*Excerpt*.
--------------------------------------------------
Your Investment Property forum is the place for positive industry interaction and welcomes your professional and informed opinion.

How Can I Offset CGT by Previous Loss When I Sell an Investment Property that Has Been Tenanated?

Notify me of new replies via email
Vera | 18 Feb 2018, 04:16 PM Agree 0
I am not sure how to apply the CGT calculation for offsetting the gain after a sale of a property if I have already registered a Capital Loss with ATO?

I. Property purchased in 2010 - 200,000
II. Stam duty - 5,000
III. Expenses (legal) - 1,500
IV. Sale achieved: 400,000
V. Real E.A.'s Fees: 11, 000
VI. Reno before Sale: 7, 000
VII. Salary for the year of sale: 100,000
VIII. Capital Loss in 2007: 20,000 (for offset)

I tried to use a calculator for CGT but I am not sure how to use these numbers so I have a rough idea and to predict any numbers. I am also not sure if I can hold the use of offset for later when I want to sell another investment property.
Appreciate if you can help me with this, or if you can not please direct me to an example that can help me predict the outcome. I am also not sure how much I can save by using expensive Real estate or a generic for the sale.
--------------------------------------------------
*The data*.
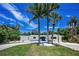 Beautiful home exterior with lush tropical landscaping and a circular driveway at 112 Peterson Ln, Palm Harbor, FL 34683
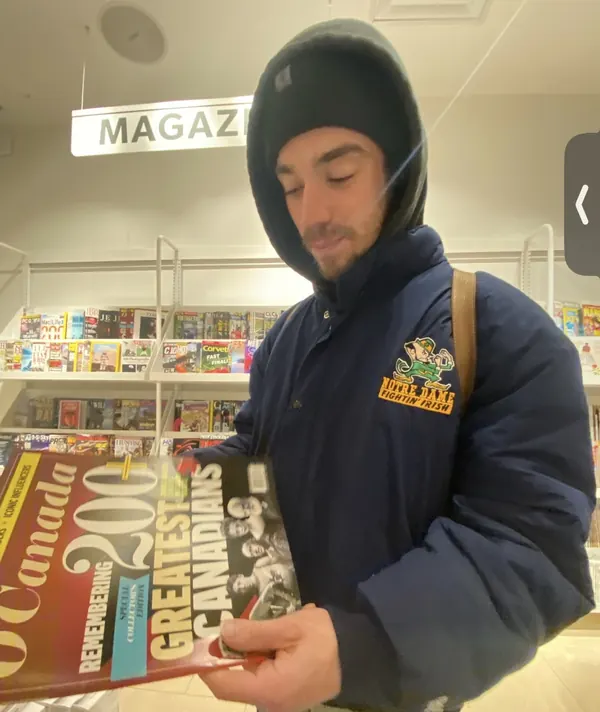 Michael reading a magazine at a newsstand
--------------------------------------------------
*Exercise aim*.
In the forum post about offsetting capital gains tax, what capital loss from 2007 is listed? The listing has nothing to do with the forum post.

*Output below*.
20,000